また、ジョージの薬物乱用との長い闘いと、それが彼の性的欲求や行為にどのような役割を果たしたのか、あるいは果たしていないのかについても、簡単に述べたい。ゲイの男性、麻薬、セックスには緊密かつ複雑な歴史があり、私はそのいずれも無視するつもりはない。しかし、彼がセックスに前向きでオープンだったことが、単に薬物の結果や症状だったとも言いたくない。

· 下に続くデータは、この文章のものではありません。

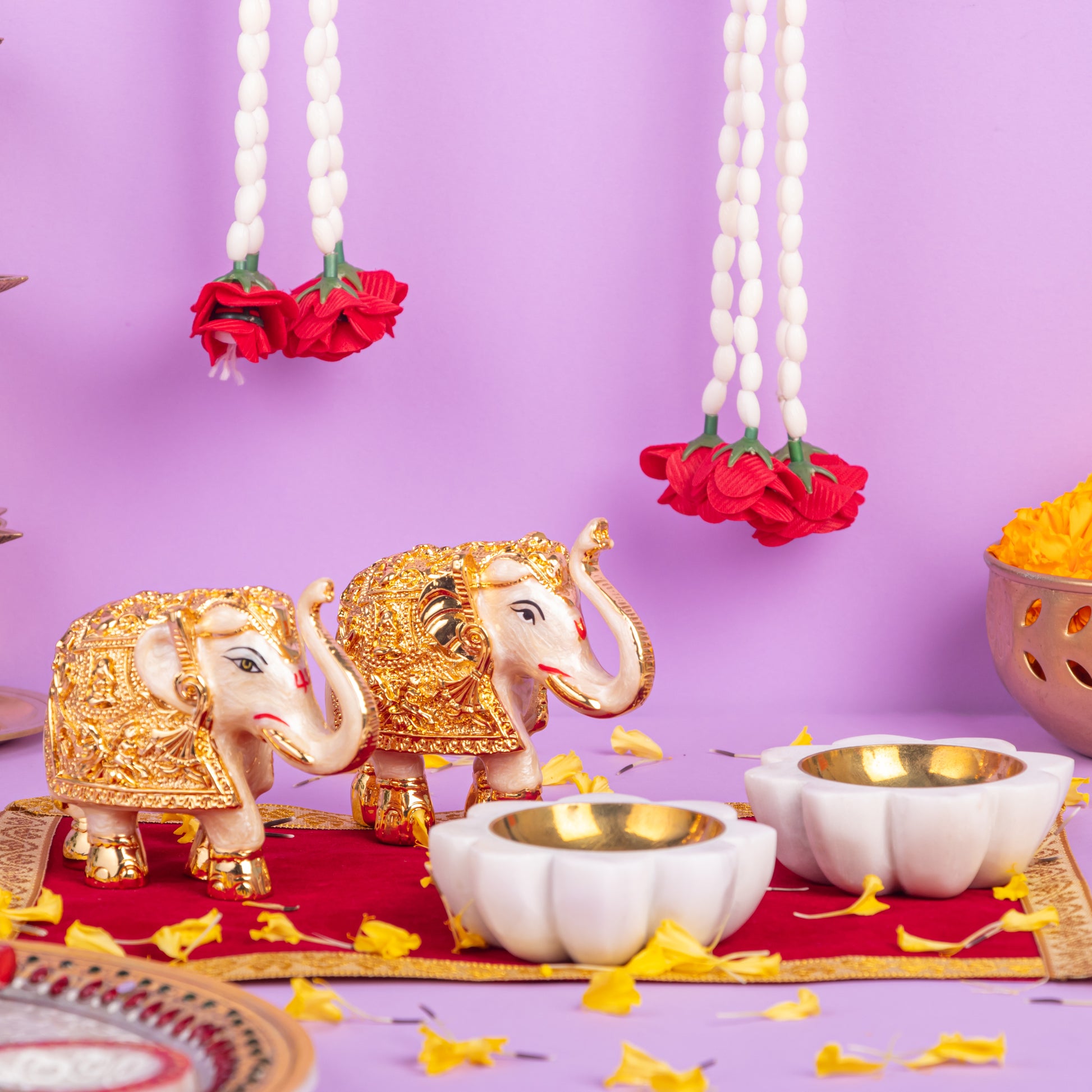 White Elephant and Flower tealight Combo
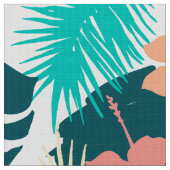 Tissu Collage de feuilles tropicaux colorés (Fermer)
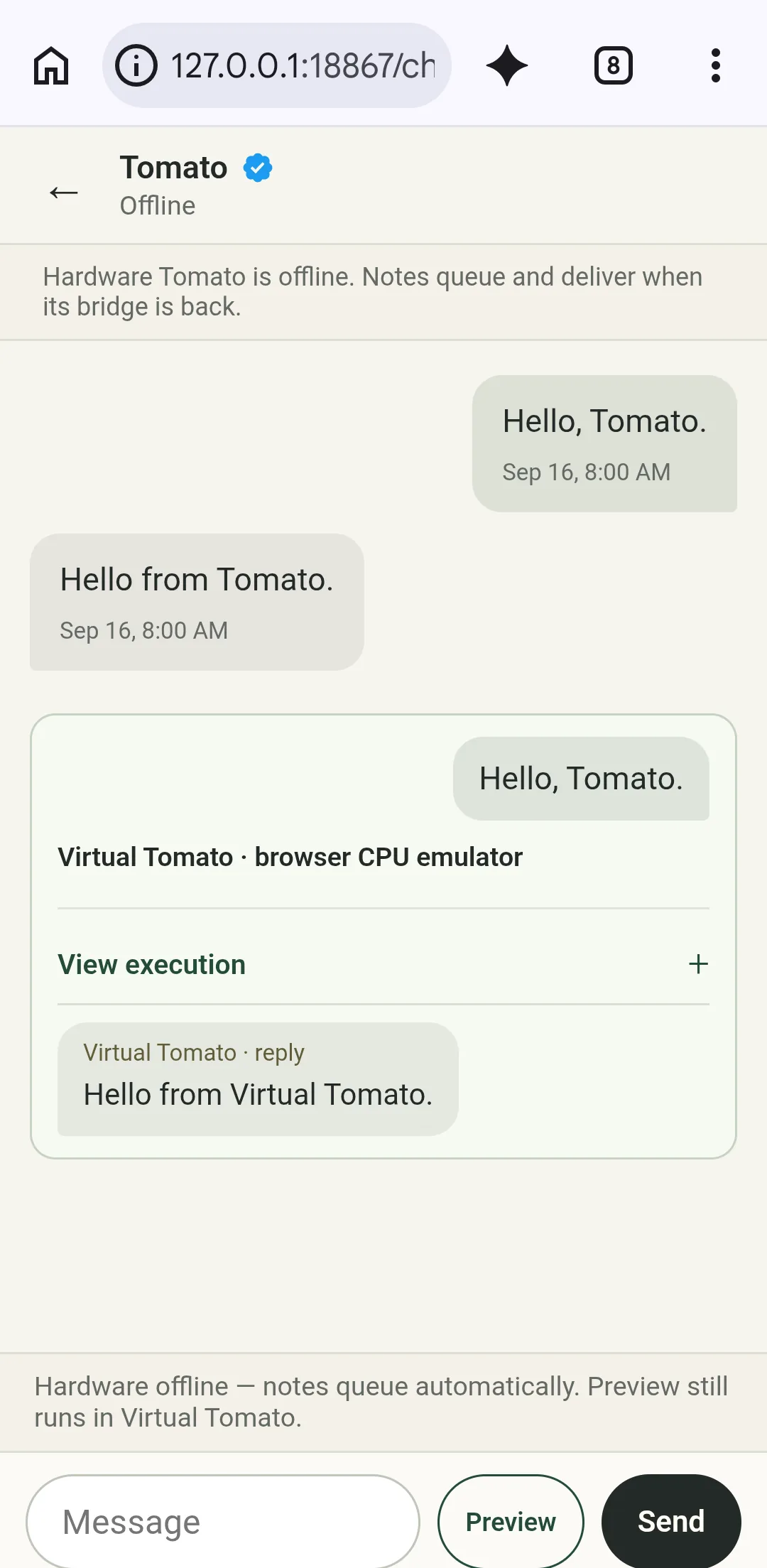Synthetic Envelop chat preview on an Infinix phone, labeled Virtual Tomato beside a virtual reply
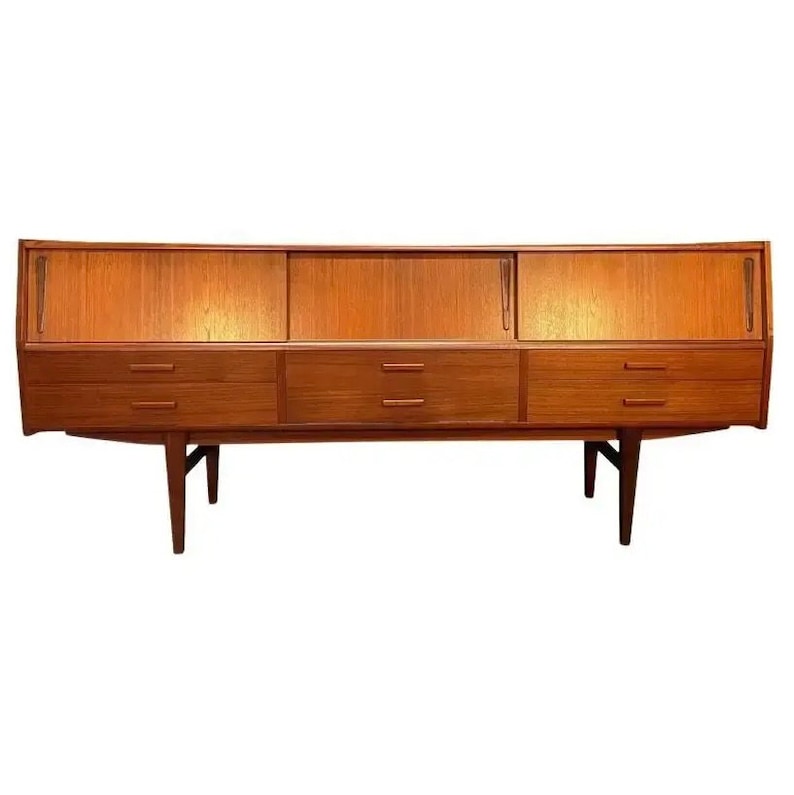 Vintage Danish Mid Century Modern Teak Credenza image 1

そう、だから、ジョージ・マイケルは素晴らしい歌手で美しいソングライターだったが、同時に、自身のセクシュアリティを恥じず、セックスを愛したゲイの男性だった。彼の人生のすべてを讃えたい。音楽と性、勝利と敗北、そのすべてを。彼の生と死、どちらか片方だけに「敬意」を払いたくない。彼を讃える最良の方法は、本当はどんな人物だったか、本当は何をしたのか、そして、それが私の人生をどのように変えたかについて語ることだ。語るべきは、男性用トイレでペニスのために男漁りをしていたことを含めた、そのすべてだ。
ジョージ、あなたがしてくれたすべてに感謝する。そして、天国にいる男性陣が、かつてのあなたのように熱いことを、また、自身がふわふわの雲になって、もういろんな最高のトラブルに巻き込まれていることを、願っている。
【ハフィントンポストUS版エディトリアルディレクター、ノア・ミケルソンの寄稿】
ハフィントンポストUS版に掲載された記事を翻訳しました。